Poly- and perfluoroalkyl substances (PFAS), a family of over 10,000 chemicals, have become emerging pollutants of global concern due to their widespread usage, ubiquitous environmental presence, extreme persistence, and toxicity. PFAS contain multiple carbonfluorine bonds (strongest bond in organic chemistry) that make them extremely stable. This stability has led to them being called “forever chemicals”. Despite soil’s well-documented role as a global sink and reservoir of PFAS contamination, our understanding of the fate PFAS in soils, their interactions with soil constituents and biota, and potential remediation methods remains limited. Soil largely contributes to the quality of groundwater and crops, which are potential human exposure pathways for these chemicals and, therefore, remediating PFAS contaminated soils is crucial. For this, a deeper understanding of PFAS interactions with diverse soil constituents is crucial for exploring their fate and developing efficient remediation technologies.

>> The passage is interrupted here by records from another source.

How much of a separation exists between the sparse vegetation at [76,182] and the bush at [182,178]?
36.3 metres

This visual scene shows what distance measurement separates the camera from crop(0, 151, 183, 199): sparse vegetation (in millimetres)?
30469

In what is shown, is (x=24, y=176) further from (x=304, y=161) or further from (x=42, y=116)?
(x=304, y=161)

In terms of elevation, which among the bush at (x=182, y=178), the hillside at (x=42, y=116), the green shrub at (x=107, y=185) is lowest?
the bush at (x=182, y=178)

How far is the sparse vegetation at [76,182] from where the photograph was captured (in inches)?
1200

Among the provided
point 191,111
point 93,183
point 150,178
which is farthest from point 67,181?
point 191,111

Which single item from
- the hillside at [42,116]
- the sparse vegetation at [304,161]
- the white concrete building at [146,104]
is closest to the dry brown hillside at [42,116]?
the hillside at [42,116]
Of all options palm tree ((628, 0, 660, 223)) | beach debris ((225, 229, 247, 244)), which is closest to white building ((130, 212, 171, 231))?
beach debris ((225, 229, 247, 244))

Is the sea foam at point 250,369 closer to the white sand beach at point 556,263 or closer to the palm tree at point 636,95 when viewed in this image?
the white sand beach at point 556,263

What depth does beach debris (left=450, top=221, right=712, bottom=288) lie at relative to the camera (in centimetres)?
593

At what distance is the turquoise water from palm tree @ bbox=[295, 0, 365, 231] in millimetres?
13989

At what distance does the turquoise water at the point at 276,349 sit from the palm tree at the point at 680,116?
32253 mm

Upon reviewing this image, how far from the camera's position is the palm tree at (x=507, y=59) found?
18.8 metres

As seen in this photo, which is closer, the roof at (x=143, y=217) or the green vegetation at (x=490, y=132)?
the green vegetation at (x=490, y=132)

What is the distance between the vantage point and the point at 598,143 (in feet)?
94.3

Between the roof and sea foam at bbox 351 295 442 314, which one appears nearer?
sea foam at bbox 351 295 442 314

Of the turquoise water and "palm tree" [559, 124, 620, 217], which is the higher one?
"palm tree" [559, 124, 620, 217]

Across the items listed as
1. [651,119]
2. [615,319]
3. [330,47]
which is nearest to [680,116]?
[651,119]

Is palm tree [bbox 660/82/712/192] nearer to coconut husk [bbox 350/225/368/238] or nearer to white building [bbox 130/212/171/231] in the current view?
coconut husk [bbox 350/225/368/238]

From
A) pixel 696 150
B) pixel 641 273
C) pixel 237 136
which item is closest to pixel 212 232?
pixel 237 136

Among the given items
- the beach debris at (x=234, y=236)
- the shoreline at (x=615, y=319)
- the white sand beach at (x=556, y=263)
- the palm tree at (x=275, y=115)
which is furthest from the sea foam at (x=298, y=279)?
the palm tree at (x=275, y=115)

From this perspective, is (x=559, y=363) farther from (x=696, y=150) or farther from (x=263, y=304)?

We aimed here to: i) Investigate the interactions of PFAS with soil constituents, including both mineral and organic components, alongside co-occurring contaminants. ii) Develop an efficient and cost-effective soil washing strategy designed to separate PFAS from soil. iii) Treat the soil washing effluent through a combination of adsorption integrated with advanced oxidation processes (AOPs) and/or photo-catalysis.

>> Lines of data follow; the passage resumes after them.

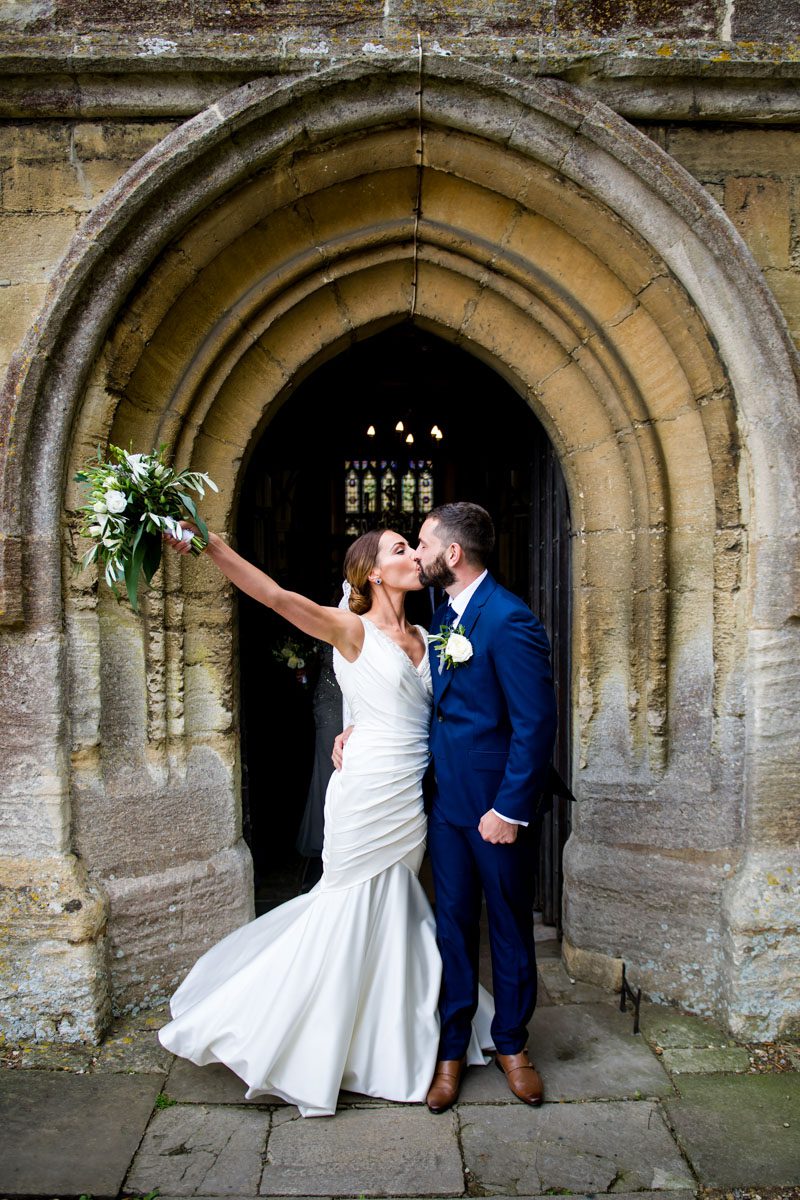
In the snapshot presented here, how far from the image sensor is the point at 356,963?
3107 mm

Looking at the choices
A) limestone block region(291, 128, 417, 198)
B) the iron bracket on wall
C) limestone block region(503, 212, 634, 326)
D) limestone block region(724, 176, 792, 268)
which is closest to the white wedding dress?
the iron bracket on wall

To separate PFAS from contaminated soils, we conducted soil washing with water and/or green extracting agents in combination with innovative air-based foam fractionation technology. Subsequent treatment of PFAS-laden soil washing effluent is then performed by integrating adsorption and degradation technologies (Advanced oxidation or reduction). To couple these processes, dual-functional magnetic materials possessing both functions (adsorbents and catalysts in AOPs) is developed using wastes from the local steel industry and agriculture in the context of circular economy. The treatment of soil washing effluent expands the applicability of this project beyond soil remediation to include water treatment or wastewater management. Meeting these objectives demands advancements in analytics, methods, and experiments, underscoring the need for an interdisciplinary approach. As stringent regulations on PFAS are expected in near future, the present lecture addresses a very timely challenge.